Research indicates that if a user develops a tolerance to one drug in the hallucinogen class, he or she will also have a tolerance for other drugs in the same class. For example, if someone has developed a tolerance to LSD, they will also have a tolerance to psilocybin and mescaline.
They will not, however, have a tolerance to drugs that affect other neurotransmitter systems, such as amphetamines and marijuana.
Tolerance to hallucinogens is not permanent. If the person stops taking the drug for several days, the tolerance will disappear.
Also, chronic users of hallucinogens typically do not experience any physical withdrawal symptoms when they stop using these drugs, unlike users who have become dependent on other drugs or alcohol.
Persistent Psychosis and Flashbacks
Two of the more serious long-term effects of using hallucinogenics are persistent psychosis and flashbacks, otherwise known as hallucinogen persisting perception disorder (HPPD). Many times these conditions will occur together. According to the NIDA, here are some of the specific long-term effects of hallucinogen use:
• Persistent Psychosis
• Visual disturbances
• Disorganized thinking
• Mood disturbances
• Hallucinogen Persisting Perception Disorder (Flashbacks)

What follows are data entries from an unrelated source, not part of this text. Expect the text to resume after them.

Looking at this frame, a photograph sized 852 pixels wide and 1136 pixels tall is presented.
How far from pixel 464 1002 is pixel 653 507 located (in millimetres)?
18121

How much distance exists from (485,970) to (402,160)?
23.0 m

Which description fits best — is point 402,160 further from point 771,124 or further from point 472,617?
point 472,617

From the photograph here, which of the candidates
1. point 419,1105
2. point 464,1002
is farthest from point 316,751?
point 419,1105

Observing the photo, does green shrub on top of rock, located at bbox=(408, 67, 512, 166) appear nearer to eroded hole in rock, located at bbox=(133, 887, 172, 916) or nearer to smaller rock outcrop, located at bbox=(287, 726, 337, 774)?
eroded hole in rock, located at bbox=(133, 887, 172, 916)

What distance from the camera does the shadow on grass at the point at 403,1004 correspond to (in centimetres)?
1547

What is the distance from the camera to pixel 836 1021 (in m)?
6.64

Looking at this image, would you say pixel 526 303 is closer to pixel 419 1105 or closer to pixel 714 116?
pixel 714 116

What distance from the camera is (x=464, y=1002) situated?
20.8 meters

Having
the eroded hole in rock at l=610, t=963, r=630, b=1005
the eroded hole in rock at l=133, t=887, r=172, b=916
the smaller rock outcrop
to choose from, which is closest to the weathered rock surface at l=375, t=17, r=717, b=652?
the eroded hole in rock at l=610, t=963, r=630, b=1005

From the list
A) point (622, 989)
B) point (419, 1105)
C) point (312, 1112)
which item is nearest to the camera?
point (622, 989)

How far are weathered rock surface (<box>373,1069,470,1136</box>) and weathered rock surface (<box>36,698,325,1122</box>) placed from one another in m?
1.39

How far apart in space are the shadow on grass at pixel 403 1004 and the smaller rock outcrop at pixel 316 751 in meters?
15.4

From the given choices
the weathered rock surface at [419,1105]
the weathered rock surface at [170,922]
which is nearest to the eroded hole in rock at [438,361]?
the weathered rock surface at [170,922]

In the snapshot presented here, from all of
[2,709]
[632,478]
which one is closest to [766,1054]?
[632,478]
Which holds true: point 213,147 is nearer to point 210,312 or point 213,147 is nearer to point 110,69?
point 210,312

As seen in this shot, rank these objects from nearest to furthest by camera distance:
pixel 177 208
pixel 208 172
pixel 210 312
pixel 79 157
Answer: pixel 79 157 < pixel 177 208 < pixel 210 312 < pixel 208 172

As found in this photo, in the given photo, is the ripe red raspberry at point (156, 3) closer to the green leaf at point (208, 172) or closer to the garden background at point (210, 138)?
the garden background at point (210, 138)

• Other visual disturbances (such as seeing halos or trails attached to moving objects).
These symptoms are sometimes mistaken for neurological disorders (such as a stroke or a brain tumour). Although rare, the occurrence of these conditions is as unpredictable as having a bad trip. Flashbacks and psychosis can happen to anyone, but research has shown that they are more often observed in patients with a history of psychological problems.